* [Document passage]
# # # #

HyLaR: Hybrid Latent Reasoning with Decoupled Policy Optimization

Tao Cheng, Shi-Zhe Chen, Hao Zhang, Yixin Qin, Jinwen Luo, Zheng Wei

Overview

We introduce HyLaR, a training framework that enables multimodal large language models (MLLMs) to perform hybrid latent reasoning — combining textual chain-of-thought with continuous visual latent representations. HyLaR introduces a Canvas-in-Latents mechanism during supervised fine-tuning and a Decoupled Hybrid PPO algorithm during reinforcement learning, allowing the model to seamlessly interleave discrete text reasoning and continuous latent visual thinking.

🏆 Results

HyLaR achieves consistent improvements across a wide range of multimodal reasoning benchmarks. By combining textual chain-of-thought with continuous latent visual representations, our model demonstrates stronger spatial understanding, more accurate visual grounding. The following figures highlight our quantitative performance gains.

# # # #

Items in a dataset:
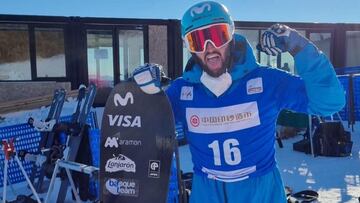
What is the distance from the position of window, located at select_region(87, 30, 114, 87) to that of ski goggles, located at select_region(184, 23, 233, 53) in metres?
7.71

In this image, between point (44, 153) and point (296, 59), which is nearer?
point (296, 59)

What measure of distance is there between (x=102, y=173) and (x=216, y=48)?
1.03 m

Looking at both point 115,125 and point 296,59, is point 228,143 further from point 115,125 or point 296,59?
point 115,125

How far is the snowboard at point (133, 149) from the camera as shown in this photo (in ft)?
7.66

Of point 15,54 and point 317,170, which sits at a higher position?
point 15,54

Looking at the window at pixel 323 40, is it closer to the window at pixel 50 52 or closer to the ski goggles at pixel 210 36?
the window at pixel 50 52

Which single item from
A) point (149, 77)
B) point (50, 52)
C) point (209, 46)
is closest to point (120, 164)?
point (149, 77)

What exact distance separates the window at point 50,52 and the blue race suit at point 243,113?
772 cm

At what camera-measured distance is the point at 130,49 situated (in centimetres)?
989

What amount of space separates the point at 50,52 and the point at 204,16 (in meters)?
A: 7.91

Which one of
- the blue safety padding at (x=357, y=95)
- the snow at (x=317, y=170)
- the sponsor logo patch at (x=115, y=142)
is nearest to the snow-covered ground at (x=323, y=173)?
the snow at (x=317, y=170)

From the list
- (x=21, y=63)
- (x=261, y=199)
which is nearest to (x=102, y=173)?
(x=261, y=199)

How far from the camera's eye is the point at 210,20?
1.92 meters

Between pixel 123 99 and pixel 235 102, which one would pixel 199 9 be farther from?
pixel 123 99
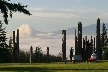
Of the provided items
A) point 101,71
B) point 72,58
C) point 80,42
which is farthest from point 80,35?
point 101,71

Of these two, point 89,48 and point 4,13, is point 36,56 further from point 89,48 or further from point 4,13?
point 4,13

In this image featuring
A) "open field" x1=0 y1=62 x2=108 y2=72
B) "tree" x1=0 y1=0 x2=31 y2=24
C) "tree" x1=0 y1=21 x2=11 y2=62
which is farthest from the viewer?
"tree" x1=0 y1=21 x2=11 y2=62

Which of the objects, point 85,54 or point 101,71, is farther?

# # # #

* [Problems]
**1)** Transcribe the HyLaR overview word for word, everything from "We introduce HyLaR, a" down to "quantitative performance gains.".
**2)** Answer these questions from the HyLaR overview:
(a) Which author is listed first?
(b) What mechanism does HyLaR introduce during supervised fine-tuning?
(c) What kind of understanding does the model demonstrate more strongly?
The rows were taken from a separate source.

* [Correct answers]
**1)**
We introduce HyLaR, a training framework that enables multimodal large language models (MLLMs) to perform hybrid latent reasoning — combining textual chain-of-thought with continuous visual latent representations. HyLaR introduces a Canvas-in-Latents mechanism during supervised fine-tuning and a Decoupled Hybrid PPO algorithm during reinforcement learning, allowing the model to seamlessly interleave discrete text reasoning and continuous latent visual thinking.

🏆 Results

HyLaR achieves consistent improvements across a wide range of multimodal reasoning benchmarks. By combining textual chain-of-thought with continuous latent visual representations, our model demonstrates stronger spatial understanding, more accurate visual grounding. The following figures highlight our quantitative performance gains.

**2)**
(a) Tao Cheng
(b) A Canvas-in-Latents mechanism
(c) Spatial understanding